* [SOURCE]:
Question

Consider the following three statements for the function $f : (0,\infty) \rightarrow \mathbb{R}$ defined by
\[ f(x) = \left| \log_e x \right| - |x - 1| : \]
(I) $f$ is differentiable at all $x>0$.
(II) $f$ is increasing in $(0,1)$.
(III) $f$ is decreasing in $(1,\infty)$.
Then,

• A. All (I), (II) and (III) are TRUE.
• B. Only (II) and (III) are TRUE.
• C. Only (I) and (III) are TRUE.
• D. Only (I) is TRUE.

Hint:

When absolute values are involved, always split the domain and analyze each interval separately.

Answer 1

The Correct Option is C

To determine which of the statements (I), (II), and (III) are true for the function \( f(x) = |\log_e x| - |x - 1| \), we will analyze the function step by step:

Step 1: Differentiability of the function \( f(x) \)

The function \( f(x) = |\log_e x| - |x - 1| \) is composed of the absolute value functions. The differentiability of such a function can be analyzed by considering the points where the absolute value functions change their behavior.

For the function \( |\log_e x| \), it changes at \( x = 1 \) since \( \log_e(x) \) is zero at this point. Similarly, \( |x - 1| \) changes at \( x = 1 \).

Examining both components:

- For \( x > 1 \), \( |\log_e x| = \log_e x \) and \( |x - 1| = x - 1 \)
- For \( x < 1 \), \( |\log_e x| = -\log_e x \) and \( |x - 1| = 1 - x \)
 

The critical point to check is \( x = 1 \).

• For \( x > 1 \), \(\frac{d}{dx}[\log_e x - (x - 1)] = \frac{1}{x} - 1\)
• For \( x < 1 \), \(\frac{d}{dx}[-\log_e x - (1 - x)] = -\frac{1}{x} + 1\)

At \( x = 1 \), both derivatives approach \( 0 \). Therefore, \( f \) is differentiable for all \( x > 0 \), confirming Statement (I) is true.

Step 2: Behavior of \( f(x) \) over intervals

Statement (II): f is increasing in (0, 1)

• For \( x \in (0, 1) \), the derivative is \(-\frac{1}{x} + 1\). This is positive only if \( x < 1 \), but generally becomes negative as \( x \to 0 \).

Thus, Statement (II) is false.

Statement (III): f is decreasing in (1, ∞)

• For \( x \in (1, \infty) \), the derivative is \(\frac{1}{x} - 1\), which is negative for all \( x > 1 \).

Thus, \( f \) is indeed decreasing for \( x > 1 \), confirming Statement (III) is true.

Therefore, the correct answer is:

Only (I) and (III) are TRUE.

* [LISTED ENTRIES]:
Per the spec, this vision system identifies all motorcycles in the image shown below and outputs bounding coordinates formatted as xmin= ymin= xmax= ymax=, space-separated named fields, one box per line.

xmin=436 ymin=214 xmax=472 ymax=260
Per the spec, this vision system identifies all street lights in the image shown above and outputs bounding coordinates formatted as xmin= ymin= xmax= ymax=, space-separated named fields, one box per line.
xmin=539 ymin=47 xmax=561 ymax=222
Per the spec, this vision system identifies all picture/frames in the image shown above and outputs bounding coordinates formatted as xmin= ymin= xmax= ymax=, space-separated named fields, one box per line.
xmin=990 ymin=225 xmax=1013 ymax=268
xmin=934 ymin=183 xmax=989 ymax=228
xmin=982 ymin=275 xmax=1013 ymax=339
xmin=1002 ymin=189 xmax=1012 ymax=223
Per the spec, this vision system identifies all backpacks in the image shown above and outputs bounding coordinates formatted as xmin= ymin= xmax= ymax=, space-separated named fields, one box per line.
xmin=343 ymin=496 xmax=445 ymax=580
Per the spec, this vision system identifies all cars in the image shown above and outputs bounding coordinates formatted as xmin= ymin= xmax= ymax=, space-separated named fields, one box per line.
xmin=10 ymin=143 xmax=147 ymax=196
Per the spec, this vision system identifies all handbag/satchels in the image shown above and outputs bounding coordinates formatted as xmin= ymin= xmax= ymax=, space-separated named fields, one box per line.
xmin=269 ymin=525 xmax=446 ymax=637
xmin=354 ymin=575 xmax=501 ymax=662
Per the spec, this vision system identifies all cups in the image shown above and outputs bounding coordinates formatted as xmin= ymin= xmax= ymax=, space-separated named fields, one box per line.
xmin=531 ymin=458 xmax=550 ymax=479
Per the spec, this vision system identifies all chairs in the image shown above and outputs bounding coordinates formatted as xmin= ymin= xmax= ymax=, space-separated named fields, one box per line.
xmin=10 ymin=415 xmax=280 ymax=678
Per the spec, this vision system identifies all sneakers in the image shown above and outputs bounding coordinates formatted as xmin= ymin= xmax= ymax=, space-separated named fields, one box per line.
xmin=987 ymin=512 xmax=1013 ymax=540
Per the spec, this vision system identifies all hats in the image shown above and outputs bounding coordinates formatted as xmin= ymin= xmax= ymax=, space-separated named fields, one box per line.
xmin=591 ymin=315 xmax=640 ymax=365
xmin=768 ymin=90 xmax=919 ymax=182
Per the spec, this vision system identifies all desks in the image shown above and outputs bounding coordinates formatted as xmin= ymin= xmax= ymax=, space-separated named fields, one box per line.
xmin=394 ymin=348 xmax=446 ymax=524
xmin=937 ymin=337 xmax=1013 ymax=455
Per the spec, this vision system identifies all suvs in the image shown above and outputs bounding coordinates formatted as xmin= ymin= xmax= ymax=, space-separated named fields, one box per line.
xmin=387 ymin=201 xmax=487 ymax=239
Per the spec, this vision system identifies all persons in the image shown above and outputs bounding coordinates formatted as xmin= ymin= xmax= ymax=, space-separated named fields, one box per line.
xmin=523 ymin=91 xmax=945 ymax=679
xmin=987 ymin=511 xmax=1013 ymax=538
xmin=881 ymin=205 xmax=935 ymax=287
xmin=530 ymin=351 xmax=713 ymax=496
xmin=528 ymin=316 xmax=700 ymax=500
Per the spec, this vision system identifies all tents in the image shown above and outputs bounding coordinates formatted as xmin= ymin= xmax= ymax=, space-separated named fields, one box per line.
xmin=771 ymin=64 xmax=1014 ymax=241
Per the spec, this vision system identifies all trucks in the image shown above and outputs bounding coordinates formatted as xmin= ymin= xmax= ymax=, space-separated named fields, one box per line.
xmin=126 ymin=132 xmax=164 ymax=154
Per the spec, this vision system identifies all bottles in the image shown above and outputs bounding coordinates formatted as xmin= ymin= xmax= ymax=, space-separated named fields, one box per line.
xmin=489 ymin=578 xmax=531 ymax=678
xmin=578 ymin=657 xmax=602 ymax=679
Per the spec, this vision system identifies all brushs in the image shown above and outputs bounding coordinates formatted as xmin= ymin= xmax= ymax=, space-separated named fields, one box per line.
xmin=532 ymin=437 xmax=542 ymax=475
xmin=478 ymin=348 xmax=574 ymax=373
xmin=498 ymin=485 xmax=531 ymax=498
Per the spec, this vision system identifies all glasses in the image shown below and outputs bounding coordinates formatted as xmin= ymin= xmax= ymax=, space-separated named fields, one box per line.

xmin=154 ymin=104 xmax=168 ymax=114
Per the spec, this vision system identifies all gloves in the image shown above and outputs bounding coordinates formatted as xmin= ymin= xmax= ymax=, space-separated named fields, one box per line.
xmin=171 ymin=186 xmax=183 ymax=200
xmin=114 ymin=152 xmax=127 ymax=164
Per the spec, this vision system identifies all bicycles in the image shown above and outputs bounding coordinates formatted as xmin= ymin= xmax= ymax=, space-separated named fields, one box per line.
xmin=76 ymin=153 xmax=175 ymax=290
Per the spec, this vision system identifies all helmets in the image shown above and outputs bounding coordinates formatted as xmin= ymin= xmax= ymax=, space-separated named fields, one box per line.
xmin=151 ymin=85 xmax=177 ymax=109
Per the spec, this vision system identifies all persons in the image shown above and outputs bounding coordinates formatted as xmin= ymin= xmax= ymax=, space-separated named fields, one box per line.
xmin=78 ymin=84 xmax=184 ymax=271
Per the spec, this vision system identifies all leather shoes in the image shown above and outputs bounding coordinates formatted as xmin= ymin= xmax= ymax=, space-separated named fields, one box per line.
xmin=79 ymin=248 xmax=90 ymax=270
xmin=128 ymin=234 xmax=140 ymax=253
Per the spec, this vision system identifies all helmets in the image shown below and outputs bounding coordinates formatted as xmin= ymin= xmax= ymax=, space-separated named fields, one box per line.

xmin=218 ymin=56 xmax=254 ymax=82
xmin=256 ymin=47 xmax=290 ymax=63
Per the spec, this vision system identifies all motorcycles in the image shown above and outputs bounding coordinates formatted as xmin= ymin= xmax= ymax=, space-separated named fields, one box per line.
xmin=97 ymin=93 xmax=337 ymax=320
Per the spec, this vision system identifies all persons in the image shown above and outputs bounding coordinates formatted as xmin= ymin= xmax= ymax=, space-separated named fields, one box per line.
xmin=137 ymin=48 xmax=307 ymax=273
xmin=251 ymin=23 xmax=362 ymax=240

* [TASKS TO CARRY OUT]:
1. From the function problem, write out the passage that starts at the words "(II) $f$ is" and ends after "each interval separately.".
2. List every answer option given in the function problem, with its letter.

* [LIST OF SOLUTIONS]:
1.
(II) $f$ is increasing in $(0,1)$.
(III) $f$ is decreasing in $(1,\infty)$.
Then,

• A. All (I), (II) and (III) are TRUE.
• B. Only (II) and (III) are TRUE.
• C. Only (I) and (III) are TRUE.
• D. Only (I) is TRUE.

Hint:

When absolute values are involved, always split the domain and analyze each interval separately.

2.
A. All (I), (II) and (III) are TRUE.
B. Only (II) and (III) are TRUE.
C. Only (I) and (III) are TRUE.
D. Only (I) is TRUE.